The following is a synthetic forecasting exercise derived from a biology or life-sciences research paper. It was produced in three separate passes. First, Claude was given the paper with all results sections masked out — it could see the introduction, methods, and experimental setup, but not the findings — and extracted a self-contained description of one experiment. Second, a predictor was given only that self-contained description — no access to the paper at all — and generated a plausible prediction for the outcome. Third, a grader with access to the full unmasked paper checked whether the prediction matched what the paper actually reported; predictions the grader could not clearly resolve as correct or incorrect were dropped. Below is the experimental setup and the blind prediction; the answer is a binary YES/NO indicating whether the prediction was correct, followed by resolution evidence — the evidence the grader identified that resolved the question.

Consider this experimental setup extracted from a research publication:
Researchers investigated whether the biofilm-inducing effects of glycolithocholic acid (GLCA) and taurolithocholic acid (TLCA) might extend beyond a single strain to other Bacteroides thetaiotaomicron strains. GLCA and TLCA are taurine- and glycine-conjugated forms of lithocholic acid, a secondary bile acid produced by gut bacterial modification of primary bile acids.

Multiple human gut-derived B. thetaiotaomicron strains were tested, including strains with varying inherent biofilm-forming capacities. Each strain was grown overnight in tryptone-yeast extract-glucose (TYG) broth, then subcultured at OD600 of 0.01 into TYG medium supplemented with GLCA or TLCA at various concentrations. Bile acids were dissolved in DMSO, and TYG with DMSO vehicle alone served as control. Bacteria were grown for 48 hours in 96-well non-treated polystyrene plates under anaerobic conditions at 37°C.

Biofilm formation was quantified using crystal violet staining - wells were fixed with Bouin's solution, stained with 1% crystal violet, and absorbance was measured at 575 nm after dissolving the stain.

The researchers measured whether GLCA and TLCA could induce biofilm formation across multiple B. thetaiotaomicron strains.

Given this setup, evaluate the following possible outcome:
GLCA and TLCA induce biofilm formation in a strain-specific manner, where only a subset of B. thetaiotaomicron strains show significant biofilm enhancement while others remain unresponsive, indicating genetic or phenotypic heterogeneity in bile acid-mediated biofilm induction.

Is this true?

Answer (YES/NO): NO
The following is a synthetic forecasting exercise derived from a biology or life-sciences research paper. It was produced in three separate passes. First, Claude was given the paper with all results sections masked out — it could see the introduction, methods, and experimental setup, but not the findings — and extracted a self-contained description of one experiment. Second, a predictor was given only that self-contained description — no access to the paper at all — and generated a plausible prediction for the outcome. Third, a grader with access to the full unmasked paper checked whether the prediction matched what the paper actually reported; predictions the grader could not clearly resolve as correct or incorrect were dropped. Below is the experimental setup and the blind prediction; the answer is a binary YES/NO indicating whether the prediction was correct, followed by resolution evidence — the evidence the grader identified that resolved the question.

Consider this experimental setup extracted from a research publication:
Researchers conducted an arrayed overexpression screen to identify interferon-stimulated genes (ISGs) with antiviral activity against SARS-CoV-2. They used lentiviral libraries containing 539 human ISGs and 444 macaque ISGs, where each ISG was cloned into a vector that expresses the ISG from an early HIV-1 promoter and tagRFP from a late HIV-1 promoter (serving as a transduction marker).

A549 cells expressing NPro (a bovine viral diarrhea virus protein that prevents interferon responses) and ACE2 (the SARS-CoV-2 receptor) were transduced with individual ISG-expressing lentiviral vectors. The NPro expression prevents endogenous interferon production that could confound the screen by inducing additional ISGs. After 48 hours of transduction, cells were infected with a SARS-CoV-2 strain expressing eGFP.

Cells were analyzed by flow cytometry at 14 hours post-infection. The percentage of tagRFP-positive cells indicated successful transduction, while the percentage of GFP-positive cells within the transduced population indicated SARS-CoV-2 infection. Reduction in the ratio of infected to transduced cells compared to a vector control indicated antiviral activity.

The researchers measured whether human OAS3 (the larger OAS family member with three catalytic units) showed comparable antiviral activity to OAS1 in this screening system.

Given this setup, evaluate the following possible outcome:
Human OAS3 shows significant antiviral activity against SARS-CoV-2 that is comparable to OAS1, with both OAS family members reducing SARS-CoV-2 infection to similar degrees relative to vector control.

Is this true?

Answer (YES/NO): NO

———

> [Action item]
Repeat the data exactly. Leave nothing out.

> [Task solution]
The following is a synthetic forecasting exercise derived from a biology or life-sciences research paper. It was produced in three separate passes. First, Claude was given the paper with all results sections masked out — it could see the introduction, methods, and experimental setup, but not the findings — and extracted a self-contained description of one experiment. Second, a predictor was given only that self-contained description — no access to the paper at all — and generated a plausible prediction for the outcome. Third, a grader with access to the full unmasked paper checked whether the prediction matched what the paper actually reported; predictions the grader could not clearly resolve as correct or incorrect were dropped. Below is the experimental setup and the blind prediction; the answer is a binary YES/NO indicating whether the prediction was correct, followed by resolution evidence — the evidence the grader identified that resolved the question.

Consider this experimental setup extracted from a research publication:
Researchers investigated whether the biofilm-inducing effects of glycolithocholic acid (GLCA) and taurolithocholic acid (TLCA) might extend beyond a single strain to other Bacteroides thetaiotaomicron strains. GLCA and TLCA are taurine- and glycine-conjugated forms of lithocholic acid, a secondary bile acid produced by gut bacterial modification of primary bile acids.

Multiple human gut-derived B. thetaiotaomicron strains were tested, including strains with varying inherent biofilm-forming capacities. Each strain was grown overnight in tryptone-yeast extract-glucose (TYG) broth, then subcultured at OD600 of 0.01 into TYG medium supplemented with GLCA or TLCA at various concentrations. Bile acids were dissolved in DMSO, and TYG with DMSO vehicle alone served as control. Bacteria were grown for 48 hours in 96-well non-treated polystyrene plates under anaerobic conditions at 37°C.

Biofilm formation was quantified using crystal violet staining - wells were fixed with Bouin's solution, stained with 1% crystal violet, and absorbance was measured at 575 nm after dissolving the stain.

The researchers measured whether GLCA and TLCA could induce biofilm formation across multiple B. thetaiotaomicron strains.

Given this setup, evaluate the following possible outcome:
GLCA and TLCA induce biofilm formation in a strain-specific manner, where only a subset of B. thetaiotaomicron strains show significant biofilm enhancement while others remain unresponsive, indicating genetic or phenotypic heterogeneity in bile acid-mediated biofilm induction.

Is this true?

Answer (YES/NO): NO
The following is a synthetic forecasting exercise derived from a biology or life-sciences research paper. It was produced in three separate passes. First, Claude was given the paper with all results sections masked out — it could see the introduction, methods, and experimental setup, but not the findings — and extracted a self-contained description of one experiment. Second, a predictor was given only that self-contained description — no access to the paper at all — and generated a plausible prediction for the outcome. Third, a grader with access to the full unmasked paper checked whether the prediction matched what the paper actually reported; predictions the grader could not clearly resolve as correct or incorrect were dropped. Below is the experimental setup and the blind prediction; the answer is a binary YES/NO indicating whether the prediction was correct, followed by resolution evidence — the evidence the grader identified that resolved the question.

Consider this experimental setup extracted from a research publication:
Researchers conducted an arrayed overexpression screen to identify interferon-stimulated genes (ISGs) with antiviral activity against SARS-CoV-2. They used lentiviral libraries containing 539 human ISGs and 444 macaque ISGs, where each ISG was cloned into a vector that expresses the ISG from an early HIV-1 promoter and tagRFP from a late HIV-1 promoter (serving as a transduction marker).

A549 cells expressing NPro (a bovine viral diarrhea virus protein that prevents interferon responses) and ACE2 (the SARS-CoV-2 receptor) were transduced with individual ISG-expressing lentiviral vectors. The NPro expression prevents endogenous interferon production that could confound the screen by inducing additional ISGs. After 48 hours of transduction, cells were infected with a SARS-CoV-2 strain expressing eGFP.

Cells were analyzed by flow cytometry at 14 hours post-infection. The percentage of tagRFP-positive cells indicated successful transduction, while the percentage of GFP-positive cells within the transduced population indicated SARS-CoV-2 infection. Reduction in the ratio of infected to transduced cells compared to a vector control indicated antiviral activity.

The researchers measured whether human OAS3 (the larger OAS family member with three catalytic units) showed comparable antiviral activity to OAS1 in this screening system.

Given this setup, evaluate the following possible outcome:
Human OAS3 shows significant antiviral activity against SARS-CoV-2 that is comparable to OAS1, with both OAS family members reducing SARS-CoV-2 infection to similar degrees relative to vector control.

Is this true?

Answer (YES/NO): NO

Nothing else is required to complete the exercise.